**PROBLEM TO SOLVE:**
Extract the records verbatim, beginning at the line that has "Is [473,214] farther" and stopping after the last line of the records. Leave the pictures out of the answer.
-- start of RECORDS SUPPLIED --
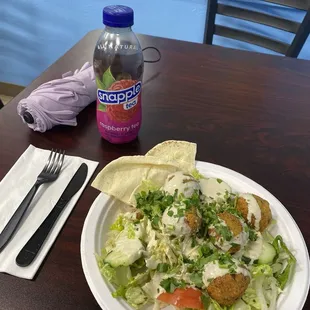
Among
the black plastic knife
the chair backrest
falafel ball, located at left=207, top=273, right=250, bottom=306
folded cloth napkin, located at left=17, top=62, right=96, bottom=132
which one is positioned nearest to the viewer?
falafel ball, located at left=207, top=273, right=250, bottom=306

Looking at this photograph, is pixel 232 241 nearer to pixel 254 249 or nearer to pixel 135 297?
pixel 254 249

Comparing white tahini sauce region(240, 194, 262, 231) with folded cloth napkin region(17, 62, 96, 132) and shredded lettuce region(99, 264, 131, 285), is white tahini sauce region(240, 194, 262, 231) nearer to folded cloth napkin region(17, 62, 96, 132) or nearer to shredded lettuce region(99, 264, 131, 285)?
shredded lettuce region(99, 264, 131, 285)

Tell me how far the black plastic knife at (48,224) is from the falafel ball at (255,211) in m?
0.38

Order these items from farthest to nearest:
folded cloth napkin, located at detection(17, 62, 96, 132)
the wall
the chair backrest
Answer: the wall
the chair backrest
folded cloth napkin, located at detection(17, 62, 96, 132)

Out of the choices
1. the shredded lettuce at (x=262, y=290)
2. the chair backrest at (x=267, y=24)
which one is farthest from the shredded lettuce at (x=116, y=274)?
the chair backrest at (x=267, y=24)

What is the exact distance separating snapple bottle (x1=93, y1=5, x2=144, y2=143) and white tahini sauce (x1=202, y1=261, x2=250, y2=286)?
18.2 inches

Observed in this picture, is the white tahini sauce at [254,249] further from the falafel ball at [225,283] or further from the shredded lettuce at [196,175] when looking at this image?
the shredded lettuce at [196,175]

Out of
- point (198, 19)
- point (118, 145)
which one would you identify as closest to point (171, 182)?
point (118, 145)

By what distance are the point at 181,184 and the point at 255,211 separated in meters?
0.15

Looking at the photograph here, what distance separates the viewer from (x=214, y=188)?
0.83 metres

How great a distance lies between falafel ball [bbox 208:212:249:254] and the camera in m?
0.71

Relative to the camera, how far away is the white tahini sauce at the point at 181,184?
0.78 m

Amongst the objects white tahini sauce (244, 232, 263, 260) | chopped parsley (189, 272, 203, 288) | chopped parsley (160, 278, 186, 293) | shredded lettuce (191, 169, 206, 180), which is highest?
white tahini sauce (244, 232, 263, 260)

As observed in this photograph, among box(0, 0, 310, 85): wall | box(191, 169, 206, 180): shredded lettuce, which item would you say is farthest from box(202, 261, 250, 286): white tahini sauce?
box(0, 0, 310, 85): wall
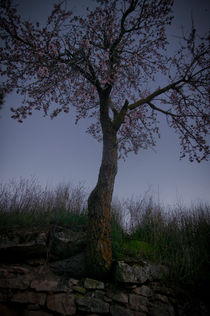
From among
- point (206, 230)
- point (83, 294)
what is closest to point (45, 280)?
point (83, 294)

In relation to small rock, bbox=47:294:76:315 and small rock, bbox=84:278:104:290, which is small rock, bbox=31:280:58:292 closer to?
small rock, bbox=47:294:76:315

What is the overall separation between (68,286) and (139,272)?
49.4 inches

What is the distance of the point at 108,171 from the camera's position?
11.8 ft

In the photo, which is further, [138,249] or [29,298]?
[138,249]

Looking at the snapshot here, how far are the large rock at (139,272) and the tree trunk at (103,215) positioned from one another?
22 centimetres

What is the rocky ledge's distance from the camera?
2.54 meters

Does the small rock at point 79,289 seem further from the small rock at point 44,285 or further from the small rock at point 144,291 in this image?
the small rock at point 144,291

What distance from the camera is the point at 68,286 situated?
2727mm

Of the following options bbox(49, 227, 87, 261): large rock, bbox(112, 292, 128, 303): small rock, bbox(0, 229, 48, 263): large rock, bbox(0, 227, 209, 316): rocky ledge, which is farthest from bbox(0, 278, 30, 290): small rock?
bbox(112, 292, 128, 303): small rock

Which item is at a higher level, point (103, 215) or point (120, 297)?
point (103, 215)

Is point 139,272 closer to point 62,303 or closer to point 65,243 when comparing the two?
point 62,303

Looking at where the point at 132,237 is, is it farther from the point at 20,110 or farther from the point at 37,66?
the point at 37,66

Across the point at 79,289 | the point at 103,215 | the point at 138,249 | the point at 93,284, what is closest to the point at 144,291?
the point at 138,249

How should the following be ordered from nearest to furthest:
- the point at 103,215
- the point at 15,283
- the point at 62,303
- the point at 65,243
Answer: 1. the point at 62,303
2. the point at 15,283
3. the point at 103,215
4. the point at 65,243
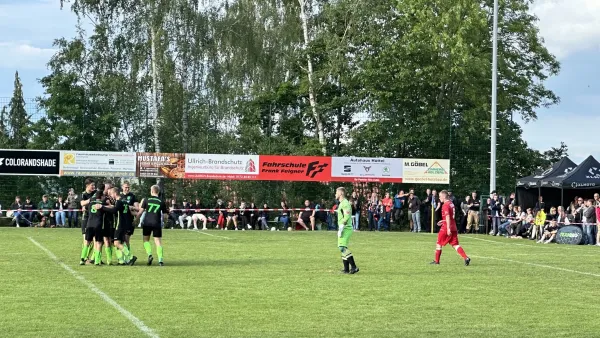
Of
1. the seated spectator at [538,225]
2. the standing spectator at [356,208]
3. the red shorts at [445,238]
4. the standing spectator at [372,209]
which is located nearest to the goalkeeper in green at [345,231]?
the red shorts at [445,238]

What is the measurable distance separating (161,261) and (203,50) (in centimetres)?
3066

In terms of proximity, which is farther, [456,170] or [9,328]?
[456,170]

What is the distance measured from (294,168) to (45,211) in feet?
35.1

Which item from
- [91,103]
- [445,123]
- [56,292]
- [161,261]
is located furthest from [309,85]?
[56,292]

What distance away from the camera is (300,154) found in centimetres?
4400

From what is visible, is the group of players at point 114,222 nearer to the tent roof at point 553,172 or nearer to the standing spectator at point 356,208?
the tent roof at point 553,172

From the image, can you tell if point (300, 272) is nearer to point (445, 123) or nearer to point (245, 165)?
point (245, 165)

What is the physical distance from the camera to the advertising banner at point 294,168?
4116 centimetres

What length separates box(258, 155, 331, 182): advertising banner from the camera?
41156 mm

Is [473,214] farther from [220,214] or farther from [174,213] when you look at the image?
[174,213]

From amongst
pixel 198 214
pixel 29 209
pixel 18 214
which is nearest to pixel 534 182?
pixel 198 214

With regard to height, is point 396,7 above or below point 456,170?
above

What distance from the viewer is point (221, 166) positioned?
1610 inches

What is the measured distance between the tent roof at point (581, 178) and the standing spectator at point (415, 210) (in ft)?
19.1
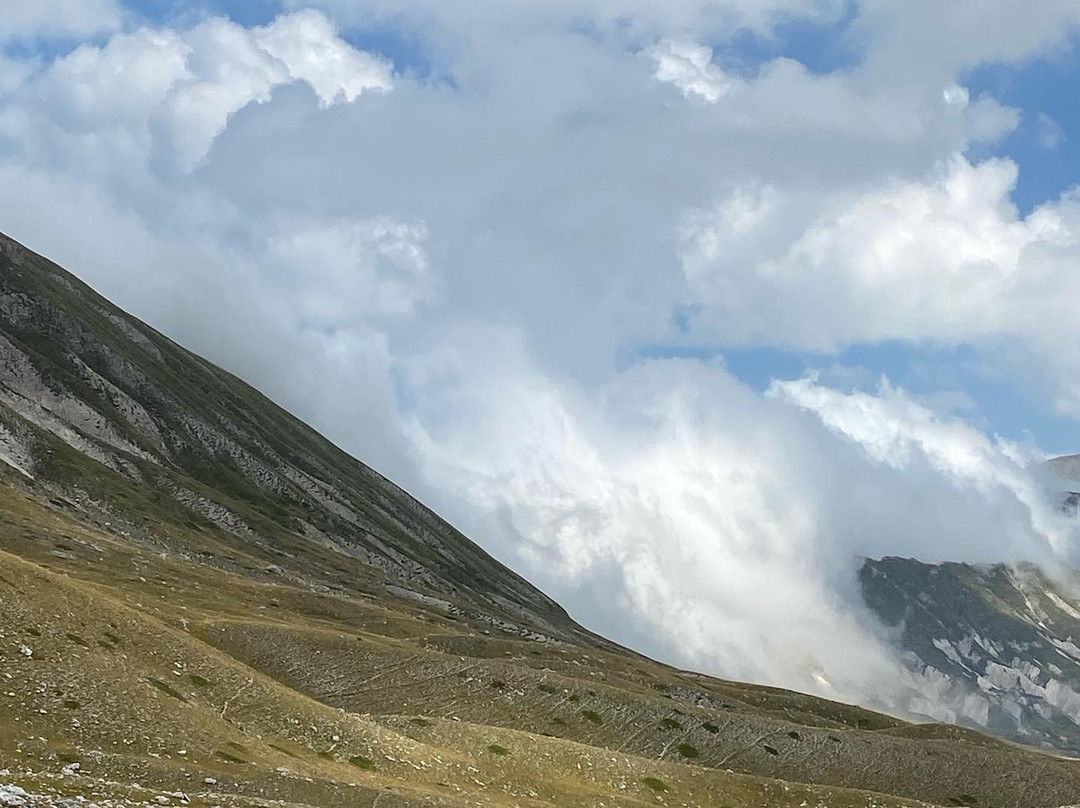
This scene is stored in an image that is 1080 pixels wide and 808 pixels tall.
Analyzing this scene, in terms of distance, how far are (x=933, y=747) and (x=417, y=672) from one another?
40850 millimetres

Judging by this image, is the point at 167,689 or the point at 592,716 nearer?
the point at 167,689

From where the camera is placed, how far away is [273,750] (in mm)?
44000

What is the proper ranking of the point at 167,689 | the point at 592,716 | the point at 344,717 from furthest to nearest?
the point at 592,716 < the point at 344,717 < the point at 167,689

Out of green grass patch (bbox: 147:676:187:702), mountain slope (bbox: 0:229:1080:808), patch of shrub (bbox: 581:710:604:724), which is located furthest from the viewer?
patch of shrub (bbox: 581:710:604:724)

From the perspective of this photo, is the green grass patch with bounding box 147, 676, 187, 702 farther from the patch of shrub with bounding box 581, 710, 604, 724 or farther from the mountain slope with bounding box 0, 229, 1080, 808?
the patch of shrub with bounding box 581, 710, 604, 724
-- end of RECORDS SUPPLIED --
**CORRECT RESPONSE:**
Is [473,214] farther from [220,214] or farther from [174,213] when you look at the image?
[174,213]

From amongst
pixel 198 214
pixel 29 209
pixel 18 214
which is nearest to pixel 534 182?
pixel 198 214

With regard to height, is point 396,7 above or below point 456,170?
above

What distance from the viewer is point (221, 166) positioned?
1610 inches

What is the measured distance between the tent roof at point (581, 178) and the standing spectator at point (415, 210) (in ft)?
19.1
This scene is stored in an image that is 1080 pixels wide and 808 pixels tall.
Analyzing this scene, in terms of distance, how far are (x=933, y=747) and (x=417, y=672) from one another?
40850 millimetres

Judging by this image, is the point at 167,689 or the point at 592,716 nearer?
the point at 167,689

From where the camera is placed, how far away is [273,750] (in mm)?
44000

What is the proper ranking of the point at 167,689 | the point at 592,716 | the point at 344,717 from furthest to nearest?
the point at 592,716 < the point at 344,717 < the point at 167,689

Out of green grass patch (bbox: 147:676:187:702), mountain slope (bbox: 0:229:1080:808), patch of shrub (bbox: 581:710:604:724), which is located furthest from the viewer?
patch of shrub (bbox: 581:710:604:724)

From the perspective of this photo, is the green grass patch with bounding box 147, 676, 187, 702 farther from the patch of shrub with bounding box 581, 710, 604, 724 or farther from the mountain slope with bounding box 0, 229, 1080, 808?
the patch of shrub with bounding box 581, 710, 604, 724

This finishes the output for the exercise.